À voir aussi sur Univadis et issus de ce même webinaire : 

- Manifestations neurologiques associées au COVID-19 : où en est-on ? 

- Premier registre français des manifestations neurologiques associées au COVID-19

 

Une forme particulière d’AVC sévère sur fond de COVID-19 chez des patients jeunes

Parmi les AVC survenus dans le cadre d’une infection COVID-19, Bertrand Lapergue a relevé plusieurs cas d’AVC graves survenus en France ayant particulièrement retenu son attention du fait de leur caractère inhabituel. Il s’agissait de patients assez jeunes (42 à 66 ans), mais ayant des facteurs de risque cardiovasculaires comme un surpoids, une hypertension ou un diabète, ce qui incite à la prudence en cette période de déconfinement.

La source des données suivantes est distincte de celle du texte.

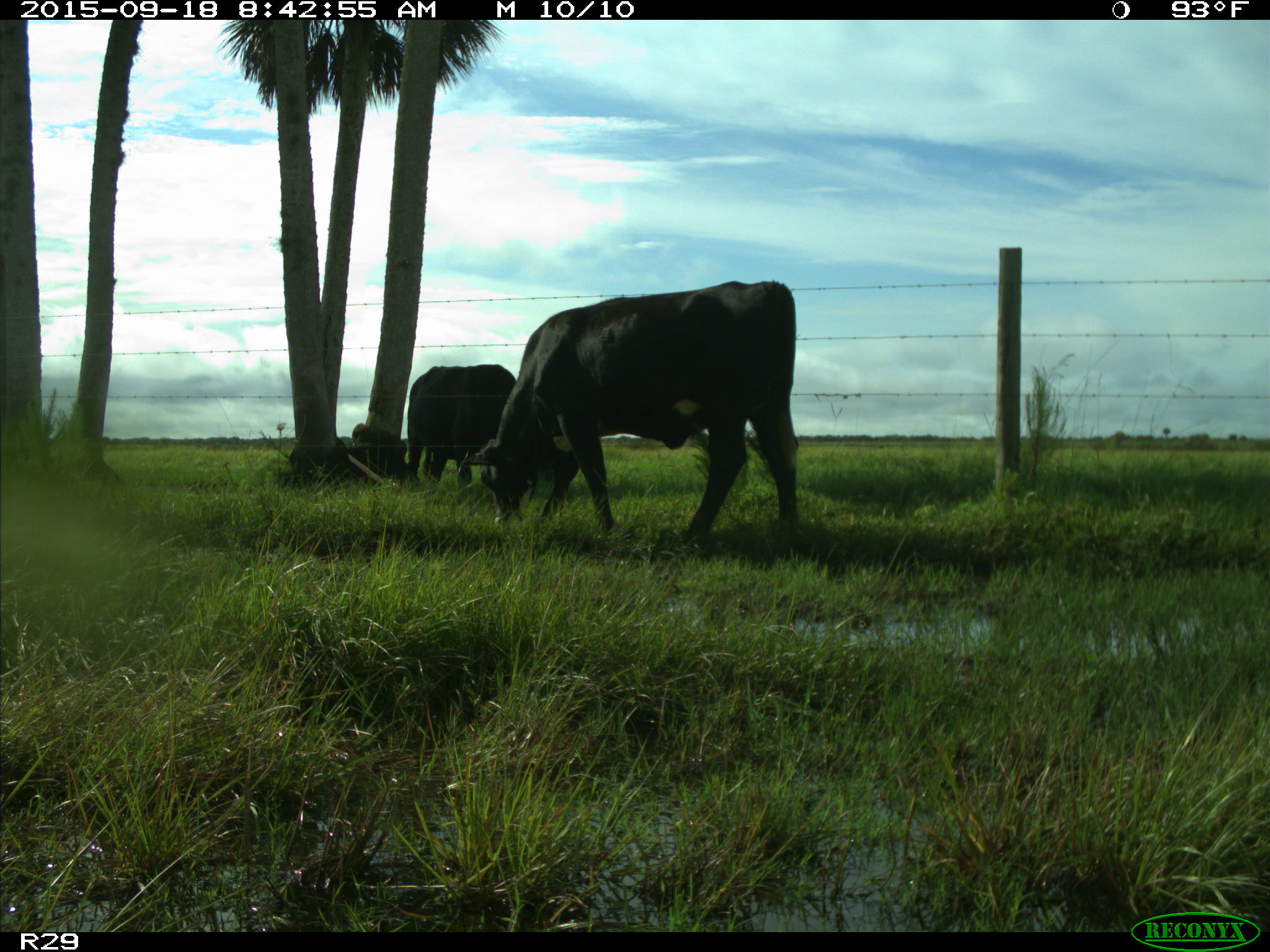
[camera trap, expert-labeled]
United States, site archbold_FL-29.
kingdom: Animalia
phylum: Chordata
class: Mammalia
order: Artiodactyla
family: Bovidae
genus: Bos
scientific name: Bos taurus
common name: domestic cow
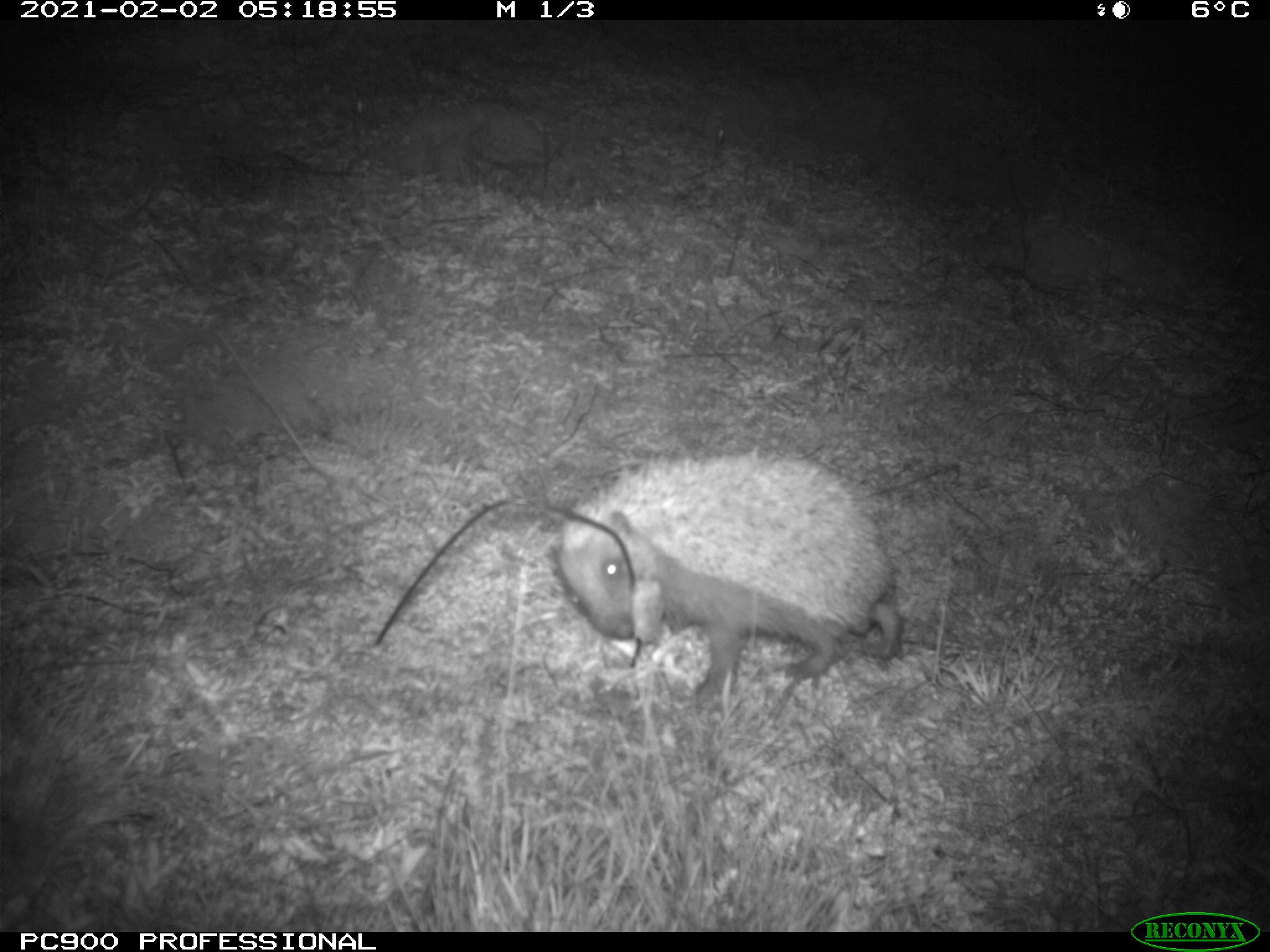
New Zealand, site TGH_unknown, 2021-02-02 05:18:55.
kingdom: Animalia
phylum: Chordata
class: Mammalia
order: Eulipotyphla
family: Erinaceidae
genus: Erinaceus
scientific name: Erinaceus europaeus europaeus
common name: european hedgehog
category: hedgehog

Ces AVC étaient associés à l’atteinte des gros vaisseaux et se manifestaient le plus souvent par une aphasie et une hémiplégie droite survenant entre 7 et 12 jours après l’apparition du tableau classique de COVID-19. Deux caractéristiques ont en particulier surpris le neurologue : d’une part, les patients étaient très inflammatoires sur le plan de la biologie, ce qui est très inhabituel en cas d’AVC, et d’autre part, ils avaient fréquemment à l’imagerie une occlusion en tandem, c’est-à-dire à la fois intracrânienne et de la carotide, ou de gros caillots dans les artères à destinée cérébrale, « Une charge thrombotique tout à fait exceptionnelle en dehors des cas d’infection sévère ! » s’est exclamé le neurologue. Certains patients reformaient même un thrombus après thrombectomie. Dans certains cas, une plaque d’athérome sous-jacente a pu être observée à l’imagerie, ce qui soulève la possibilité d’une décompensation au cours de l’infection par le SARS-Cov-2.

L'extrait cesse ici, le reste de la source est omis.